Day By Day

Monday, September 12, 2005

Katrina and the Culture of Welfare

Wanna get your blood stirring? Just read this opinion piece by John McWhorter of the Manhattan Institute that appeared in the Sunday Times. In it he argues that the Katrina disaster exposed the fact that "Black poverty is the result of 30 years of misguided welfare rather than racism."

Want some more?

In 1966.... a group of white academics in New York developed a plan to bring as many people onto the welfare rolls as possible. Across the country, poor blacks especially were taught to apply for living on the dole even when they had been working for a living, and by 1970 there were 169% more people on welfare nationwide than in 1960.

This was the first time that whites or blacks had taught black people not to work as a form of civil rights. Politicians and bureaucrats jumped on the new opportunity for political patronage and votes, and welfare quickly became a programme that essentially paid young women to have children.
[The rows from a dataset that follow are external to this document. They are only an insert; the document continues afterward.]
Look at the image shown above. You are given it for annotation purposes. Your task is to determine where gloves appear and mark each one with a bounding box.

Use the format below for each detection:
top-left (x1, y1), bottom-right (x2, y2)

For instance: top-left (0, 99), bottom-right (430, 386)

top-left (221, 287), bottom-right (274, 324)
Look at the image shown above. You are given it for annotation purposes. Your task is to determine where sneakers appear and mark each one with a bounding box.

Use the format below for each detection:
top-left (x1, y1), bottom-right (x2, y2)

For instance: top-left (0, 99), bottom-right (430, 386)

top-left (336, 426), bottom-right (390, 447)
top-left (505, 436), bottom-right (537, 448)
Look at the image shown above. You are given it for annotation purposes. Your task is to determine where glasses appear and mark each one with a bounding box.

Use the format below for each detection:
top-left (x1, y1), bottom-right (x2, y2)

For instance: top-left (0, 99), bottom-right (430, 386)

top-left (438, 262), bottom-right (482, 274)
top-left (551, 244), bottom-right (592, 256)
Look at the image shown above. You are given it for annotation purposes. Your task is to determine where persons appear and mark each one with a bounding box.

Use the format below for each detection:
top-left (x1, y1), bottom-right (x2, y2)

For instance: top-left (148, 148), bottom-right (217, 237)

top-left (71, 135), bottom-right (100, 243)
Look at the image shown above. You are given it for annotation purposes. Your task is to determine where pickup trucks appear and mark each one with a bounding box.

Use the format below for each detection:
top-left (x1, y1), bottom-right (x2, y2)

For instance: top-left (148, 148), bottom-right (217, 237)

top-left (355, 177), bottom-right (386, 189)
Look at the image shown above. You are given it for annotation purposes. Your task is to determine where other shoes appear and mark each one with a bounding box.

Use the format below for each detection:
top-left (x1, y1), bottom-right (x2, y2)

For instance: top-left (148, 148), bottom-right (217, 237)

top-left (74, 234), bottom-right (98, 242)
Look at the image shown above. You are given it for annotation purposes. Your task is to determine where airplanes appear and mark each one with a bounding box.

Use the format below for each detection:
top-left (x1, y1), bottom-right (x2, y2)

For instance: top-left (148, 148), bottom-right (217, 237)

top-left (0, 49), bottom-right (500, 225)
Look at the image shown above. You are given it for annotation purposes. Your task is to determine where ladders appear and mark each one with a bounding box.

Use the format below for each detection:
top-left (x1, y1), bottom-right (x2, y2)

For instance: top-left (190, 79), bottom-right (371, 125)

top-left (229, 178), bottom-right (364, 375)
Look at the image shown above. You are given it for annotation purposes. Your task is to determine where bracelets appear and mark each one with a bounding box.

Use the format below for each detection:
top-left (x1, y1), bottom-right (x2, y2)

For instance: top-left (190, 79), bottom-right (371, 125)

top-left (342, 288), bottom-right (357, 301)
And what was the result? According to McWhorter, you saw it in those TV images of poor blacks clustered in the New Orleans Convention Center. Those are the victims of white liberals and politicians who created and sustained a welfare culture of abject dependency.

Gentlemen, start your engines...., vrooom, vrooom.

Oh, by the way, McWhorter is black. [Just in case you are one of those who believes that skin color shapes perceptions.]